- [AIM OF THE TASK] Copy all records precisely, apart from the pictures.

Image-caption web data
↓
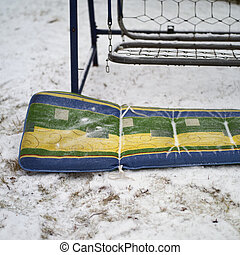 chair cover abandoned on the snow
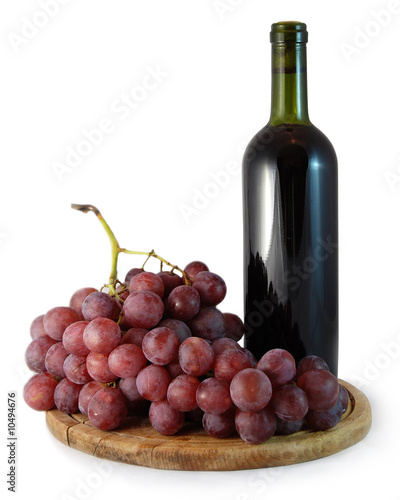bottle of red wine and a bunch of red grapes on white background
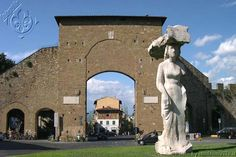 Large Pistoletto statue depicting a woman departing the city gates carrying an enormous bundle on her head. Florence's austere city gate was once the site of the Fiera dei Contratti—the Contracts Fair—at which fathers sold their daughters into a contracted marriage, often forcing them to dance provocatively in an effort to secure higher dowries.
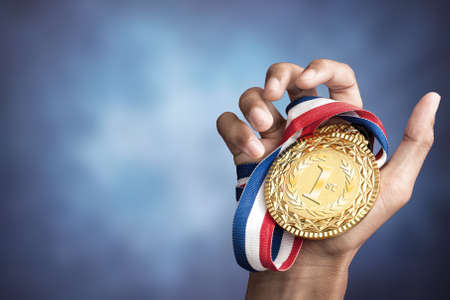 competition success: hand holding up a gold medal as a winner in a competition Stock Photo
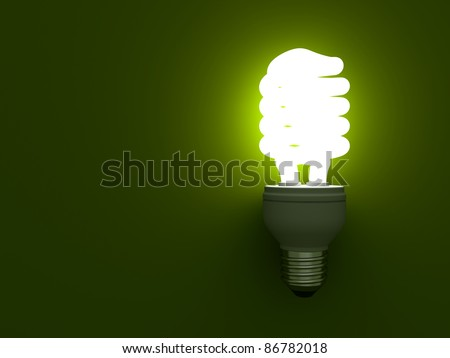 Energy saving compact fluorescent light bulb glowing on green - stock photo
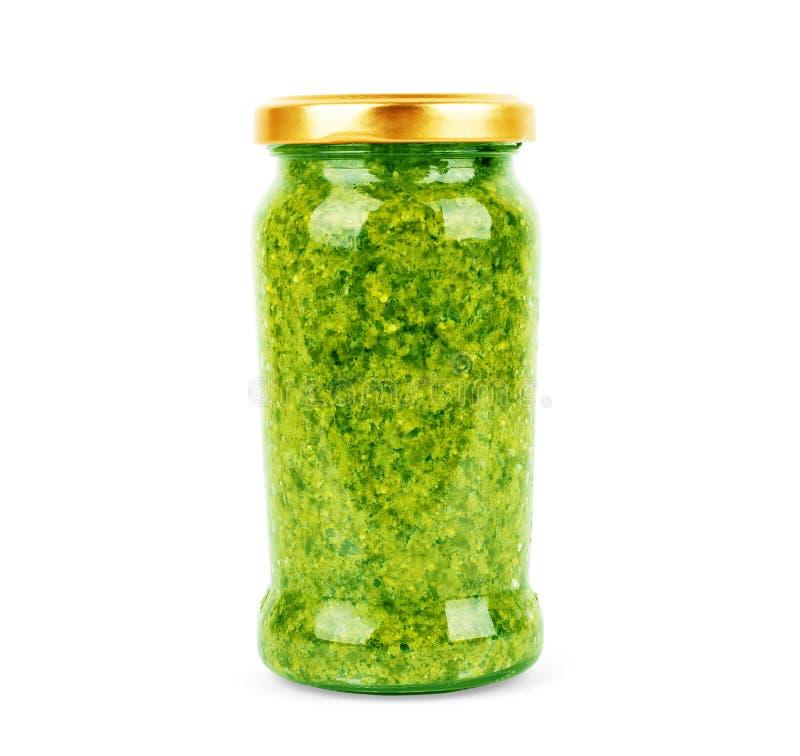 Salsa casalinga di pesto del basilico in barattolo di vetro su fondo bianco fotografia stock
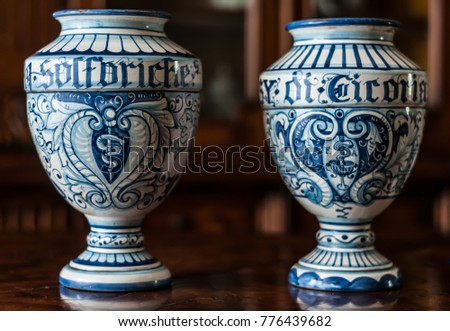 Two old italian ceramic pharmacy jars hand painted. The word 'sulfuriche' on the first one means sulfuric, the word 'cicoria' on the secon one means chicory. #776439682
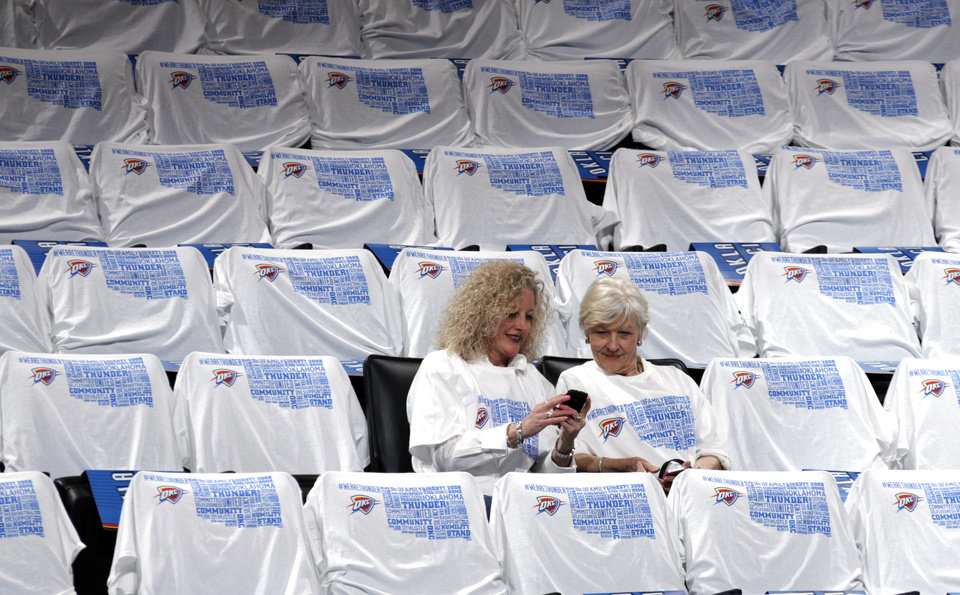 Photo - Machele McNeil, left and Barbara Pirkle look at a picture they tool of themselves during Game 5 in the first round of the NBA playoffs between the Oklahoma City Thunder and the Memphis Grizzlies at Chesapeake Energy Arena in Oklahoma City, Tuesday, April 29, 2014. Photo by Sarah Phipps, The Oklahoman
↑
- [WORKED SOLUTION]
 chair cover abandoned on the snow
bottle of red wine and a bunch of red grapes on white background
 Large Pistoletto statue depicting a woman departing the city gates carrying an enormous bundle on her head. Florence's austere city gate was once the site of the Fiera dei Contratti—the Contracts Fair—at which fathers sold their daughters into a contracted marriage, often forcing them to dance provocatively in an effort to secure higher dowries.
 competition success: hand holding up a gold medal as a winner in a competition Stock Photo
 Energy saving compact fluorescent light bulb glowing on green - stock photo
 Salsa casalinga di pesto del basilico in barattolo di vetro su fondo bianco fotografia stock
 Two old italian ceramic pharmacy jars hand painted. The word 'sulfuriche' on the first one means sulfuric, the word 'cicoria' on the secon one means chicory. #776439682
 Photo - Machele McNeil, left and Barbara Pirkle look at a picture they tool of themselves during Game 5 in the first round of the NBA playoffs between the Oklahoma City Thunder and the Memphis Grizzlies at Chesapeake Energy Arena in Oklahoma City, Tuesday, April 29, 2014. Photo by Sarah Phipps, The Oklahoman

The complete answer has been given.